Items:
** start **

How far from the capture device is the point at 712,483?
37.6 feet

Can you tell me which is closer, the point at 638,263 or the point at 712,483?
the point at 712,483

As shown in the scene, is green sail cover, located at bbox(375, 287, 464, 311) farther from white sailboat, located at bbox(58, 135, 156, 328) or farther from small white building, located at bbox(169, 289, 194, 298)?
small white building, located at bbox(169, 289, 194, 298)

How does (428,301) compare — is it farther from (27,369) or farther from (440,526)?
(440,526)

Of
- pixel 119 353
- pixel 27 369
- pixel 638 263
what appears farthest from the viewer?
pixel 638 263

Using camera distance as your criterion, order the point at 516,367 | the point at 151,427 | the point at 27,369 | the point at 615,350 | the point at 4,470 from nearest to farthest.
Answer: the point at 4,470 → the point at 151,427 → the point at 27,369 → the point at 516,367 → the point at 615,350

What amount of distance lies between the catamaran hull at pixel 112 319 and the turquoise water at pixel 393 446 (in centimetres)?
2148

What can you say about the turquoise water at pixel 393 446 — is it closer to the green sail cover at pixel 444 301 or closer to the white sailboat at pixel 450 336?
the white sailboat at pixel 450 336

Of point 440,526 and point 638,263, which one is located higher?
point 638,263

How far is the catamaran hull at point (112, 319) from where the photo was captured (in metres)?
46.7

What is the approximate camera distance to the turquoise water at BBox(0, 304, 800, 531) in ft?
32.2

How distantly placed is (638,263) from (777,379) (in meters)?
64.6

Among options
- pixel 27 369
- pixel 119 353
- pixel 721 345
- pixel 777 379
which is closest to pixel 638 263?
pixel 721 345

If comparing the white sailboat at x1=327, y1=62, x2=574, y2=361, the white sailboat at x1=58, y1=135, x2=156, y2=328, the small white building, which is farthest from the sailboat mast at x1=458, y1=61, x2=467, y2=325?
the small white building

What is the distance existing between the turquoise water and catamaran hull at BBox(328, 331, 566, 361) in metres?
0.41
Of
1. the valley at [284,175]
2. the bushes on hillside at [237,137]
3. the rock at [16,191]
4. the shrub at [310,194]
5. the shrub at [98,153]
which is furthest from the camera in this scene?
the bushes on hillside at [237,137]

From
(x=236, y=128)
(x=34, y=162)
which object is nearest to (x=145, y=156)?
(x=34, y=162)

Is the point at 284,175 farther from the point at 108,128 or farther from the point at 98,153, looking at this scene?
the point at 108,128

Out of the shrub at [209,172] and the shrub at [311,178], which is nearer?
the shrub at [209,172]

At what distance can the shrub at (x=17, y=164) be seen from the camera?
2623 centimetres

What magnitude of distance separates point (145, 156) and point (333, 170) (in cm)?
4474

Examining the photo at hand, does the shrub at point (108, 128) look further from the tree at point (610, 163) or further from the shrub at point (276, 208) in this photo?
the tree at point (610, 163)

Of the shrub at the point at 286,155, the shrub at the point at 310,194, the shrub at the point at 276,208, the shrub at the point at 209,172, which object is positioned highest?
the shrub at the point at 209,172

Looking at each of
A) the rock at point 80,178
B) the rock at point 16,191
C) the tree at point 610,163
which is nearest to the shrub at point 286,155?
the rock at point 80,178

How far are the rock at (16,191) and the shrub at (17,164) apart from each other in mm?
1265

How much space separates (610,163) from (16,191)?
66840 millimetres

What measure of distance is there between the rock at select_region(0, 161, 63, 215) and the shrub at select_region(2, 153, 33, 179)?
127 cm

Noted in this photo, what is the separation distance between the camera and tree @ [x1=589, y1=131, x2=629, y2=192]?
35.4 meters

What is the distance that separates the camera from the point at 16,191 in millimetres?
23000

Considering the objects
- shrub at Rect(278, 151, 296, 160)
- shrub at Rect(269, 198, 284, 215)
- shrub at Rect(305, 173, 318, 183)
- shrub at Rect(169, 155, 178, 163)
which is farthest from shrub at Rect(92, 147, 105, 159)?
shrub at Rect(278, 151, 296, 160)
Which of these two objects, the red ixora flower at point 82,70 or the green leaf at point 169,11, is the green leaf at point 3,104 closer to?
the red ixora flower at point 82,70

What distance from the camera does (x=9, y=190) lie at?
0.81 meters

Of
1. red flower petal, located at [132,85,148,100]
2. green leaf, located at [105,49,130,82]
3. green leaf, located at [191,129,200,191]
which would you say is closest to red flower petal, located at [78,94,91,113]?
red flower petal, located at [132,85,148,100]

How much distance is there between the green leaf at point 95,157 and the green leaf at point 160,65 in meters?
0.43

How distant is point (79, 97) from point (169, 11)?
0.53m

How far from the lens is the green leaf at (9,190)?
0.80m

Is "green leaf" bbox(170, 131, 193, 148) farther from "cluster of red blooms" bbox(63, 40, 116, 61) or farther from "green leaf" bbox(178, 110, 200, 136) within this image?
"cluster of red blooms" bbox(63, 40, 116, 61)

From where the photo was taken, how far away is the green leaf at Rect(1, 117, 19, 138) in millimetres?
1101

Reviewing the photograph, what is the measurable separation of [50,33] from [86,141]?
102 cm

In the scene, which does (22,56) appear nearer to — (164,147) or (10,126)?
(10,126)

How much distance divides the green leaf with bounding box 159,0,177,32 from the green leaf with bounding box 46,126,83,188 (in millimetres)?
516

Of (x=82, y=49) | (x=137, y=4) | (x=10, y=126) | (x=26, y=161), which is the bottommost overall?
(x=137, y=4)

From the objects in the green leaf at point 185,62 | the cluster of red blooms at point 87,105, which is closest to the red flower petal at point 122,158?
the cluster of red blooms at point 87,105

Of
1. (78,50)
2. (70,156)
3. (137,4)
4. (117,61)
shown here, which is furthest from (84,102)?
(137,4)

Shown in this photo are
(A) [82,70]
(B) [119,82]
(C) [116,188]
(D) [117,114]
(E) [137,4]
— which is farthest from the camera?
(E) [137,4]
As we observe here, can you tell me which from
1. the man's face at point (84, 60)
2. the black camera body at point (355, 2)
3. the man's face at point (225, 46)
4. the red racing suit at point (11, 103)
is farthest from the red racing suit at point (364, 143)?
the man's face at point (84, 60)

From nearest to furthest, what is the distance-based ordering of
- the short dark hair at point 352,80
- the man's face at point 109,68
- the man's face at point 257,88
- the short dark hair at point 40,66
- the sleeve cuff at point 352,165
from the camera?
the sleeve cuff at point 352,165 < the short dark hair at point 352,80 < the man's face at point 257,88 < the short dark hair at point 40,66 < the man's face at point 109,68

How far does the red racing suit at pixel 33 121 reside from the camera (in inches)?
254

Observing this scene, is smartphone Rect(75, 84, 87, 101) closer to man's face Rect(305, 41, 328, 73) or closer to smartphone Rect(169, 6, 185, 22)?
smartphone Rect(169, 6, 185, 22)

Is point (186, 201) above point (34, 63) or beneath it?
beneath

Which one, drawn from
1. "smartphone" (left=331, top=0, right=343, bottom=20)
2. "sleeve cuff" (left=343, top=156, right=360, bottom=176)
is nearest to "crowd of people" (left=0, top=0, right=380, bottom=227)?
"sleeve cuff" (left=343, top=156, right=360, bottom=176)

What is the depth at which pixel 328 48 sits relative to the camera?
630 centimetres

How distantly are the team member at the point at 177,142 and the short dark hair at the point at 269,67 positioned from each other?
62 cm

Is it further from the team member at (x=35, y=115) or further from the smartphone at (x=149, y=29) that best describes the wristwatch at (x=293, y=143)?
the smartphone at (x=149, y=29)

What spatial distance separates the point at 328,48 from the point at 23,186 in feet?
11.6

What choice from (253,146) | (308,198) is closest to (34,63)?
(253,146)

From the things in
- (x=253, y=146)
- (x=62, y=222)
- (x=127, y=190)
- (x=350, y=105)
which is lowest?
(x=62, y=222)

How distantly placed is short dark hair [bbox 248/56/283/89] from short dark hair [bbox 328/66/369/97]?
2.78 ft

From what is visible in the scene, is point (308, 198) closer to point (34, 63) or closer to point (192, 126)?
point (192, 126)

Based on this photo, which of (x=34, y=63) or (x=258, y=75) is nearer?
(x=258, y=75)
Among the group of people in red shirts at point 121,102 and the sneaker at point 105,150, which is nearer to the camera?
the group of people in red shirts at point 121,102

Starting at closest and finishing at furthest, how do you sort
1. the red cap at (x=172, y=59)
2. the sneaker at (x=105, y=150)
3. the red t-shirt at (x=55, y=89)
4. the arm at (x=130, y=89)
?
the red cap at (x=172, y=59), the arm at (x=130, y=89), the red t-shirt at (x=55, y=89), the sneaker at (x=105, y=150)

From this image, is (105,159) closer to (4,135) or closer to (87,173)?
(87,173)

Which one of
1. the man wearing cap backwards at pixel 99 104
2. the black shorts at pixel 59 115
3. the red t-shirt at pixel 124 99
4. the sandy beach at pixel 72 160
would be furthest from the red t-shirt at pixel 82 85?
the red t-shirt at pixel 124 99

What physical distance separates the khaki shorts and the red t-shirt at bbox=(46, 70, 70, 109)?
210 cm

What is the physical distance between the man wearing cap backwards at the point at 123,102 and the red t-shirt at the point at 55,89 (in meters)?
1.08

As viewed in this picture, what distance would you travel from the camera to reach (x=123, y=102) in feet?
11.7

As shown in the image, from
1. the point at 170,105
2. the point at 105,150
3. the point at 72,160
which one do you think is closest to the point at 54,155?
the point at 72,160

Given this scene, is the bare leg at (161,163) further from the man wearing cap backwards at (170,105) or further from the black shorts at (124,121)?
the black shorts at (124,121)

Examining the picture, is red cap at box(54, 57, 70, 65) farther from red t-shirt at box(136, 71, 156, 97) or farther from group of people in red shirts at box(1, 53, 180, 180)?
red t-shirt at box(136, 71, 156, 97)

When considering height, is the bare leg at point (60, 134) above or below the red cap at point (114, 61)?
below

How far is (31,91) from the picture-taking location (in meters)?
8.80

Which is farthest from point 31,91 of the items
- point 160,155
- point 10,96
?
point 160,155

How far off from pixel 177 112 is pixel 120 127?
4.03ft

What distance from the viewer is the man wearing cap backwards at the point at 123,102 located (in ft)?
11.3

** end **

Instruction:
Swap "farther" for "further" in the items, from the start of the items through the line that contains "Answer: the point", and give those lines again with everything else unchanged.

Complete output:
How far from the capture device is the point at 712,483?
37.6 feet

Can you tell me which is closer, the point at 638,263 or the point at 712,483?
the point at 712,483

As shown in the scene, is green sail cover, located at bbox(375, 287, 464, 311) further from white sailboat, located at bbox(58, 135, 156, 328) or further from small white building, located at bbox(169, 289, 194, 298)?
small white building, located at bbox(169, 289, 194, 298)

How does (428,301) compare — is it further from (27,369) or further from (440,526)?
(440,526)

Of
- pixel 119 353
- pixel 27 369
- pixel 638 263
what appears farthest from the viewer?
pixel 638 263

Using camera distance as your criterion, order the point at 516,367 | the point at 151,427 | the point at 27,369 | the point at 615,350 | the point at 4,470 from nearest to farthest.
Answer: the point at 4,470 → the point at 151,427 → the point at 27,369 → the point at 516,367 → the point at 615,350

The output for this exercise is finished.